While “we have made impressive and awesome technological advances,” he writes, “we have not realized that at the same time we have turned into highly dangerous beings, capable of threatening the lives of many beings and our own survival.”

Francis complains that “the mentality of maximum gain at minimal cost, disguised in terms of reasonableness, progress and illusory promises, makes impossible any sincere concern for our common home and any real preoccupation about assisting the poor and the needy discarded by our society.”

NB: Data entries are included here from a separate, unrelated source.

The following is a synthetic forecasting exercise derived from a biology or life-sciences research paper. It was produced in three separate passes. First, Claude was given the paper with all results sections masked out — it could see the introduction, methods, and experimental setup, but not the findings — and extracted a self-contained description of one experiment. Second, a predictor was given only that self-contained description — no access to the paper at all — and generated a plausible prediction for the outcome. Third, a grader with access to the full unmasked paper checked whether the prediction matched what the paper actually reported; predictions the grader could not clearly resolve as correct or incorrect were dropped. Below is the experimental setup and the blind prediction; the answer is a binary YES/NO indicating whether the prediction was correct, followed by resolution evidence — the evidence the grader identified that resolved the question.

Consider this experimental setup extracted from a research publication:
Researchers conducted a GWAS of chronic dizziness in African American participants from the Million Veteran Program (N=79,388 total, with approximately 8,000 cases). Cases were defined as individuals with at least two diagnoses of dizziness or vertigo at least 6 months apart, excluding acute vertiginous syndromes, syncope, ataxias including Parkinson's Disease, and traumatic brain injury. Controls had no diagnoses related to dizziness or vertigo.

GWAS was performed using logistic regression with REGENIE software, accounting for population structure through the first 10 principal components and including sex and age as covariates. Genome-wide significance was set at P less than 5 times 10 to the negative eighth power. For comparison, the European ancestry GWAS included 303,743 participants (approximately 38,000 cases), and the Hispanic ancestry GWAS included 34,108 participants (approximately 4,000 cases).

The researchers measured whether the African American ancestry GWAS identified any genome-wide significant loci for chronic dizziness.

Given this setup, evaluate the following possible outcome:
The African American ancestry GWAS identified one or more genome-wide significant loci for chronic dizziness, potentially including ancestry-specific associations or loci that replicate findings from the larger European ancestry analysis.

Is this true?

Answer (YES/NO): NO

The international community has not responded adequately to the crisis. “Despite the many negotiations and agreements,” he notes, “global emissions continue to increase.”

“We know that at this pace in just a few years we will surpass the maximum recommended limit of 1.5 C and shortly thereafter even reach 3 C, with a high risk of arriving at a critical point,” he writes.

“Even if we do not reach this point of no return,” he continues, “it is certain that the consequences would be disastrous and precipitous measures would have to be taken, at enormous cost and with grave and intolerable economic and social effects. Although the measures that we can take now are costly, the cost will be all the more burdensome the longer we wait.”

The pope calls for binding international commitments for energy transition that are “efficient, obligatory and readily monitored.” The process must be “drastic” and “intense” with the commitment of all.

Francis ends by presenting spiritual motivations for Christians to respond to the climate crisis. He cites Leviticus 25, in which God says, “the land is mine; with me you are but aliens and tenants.” He notes that Jesus “was in constant touch with nature” and invites us “to be attentive to the beauty that there is in the world.”

He asks: “The world sings of an infinite love: How can we fail to care for it?”

(The views expressed in this opinion piece do not necessarily reflect those of Religion News Service.)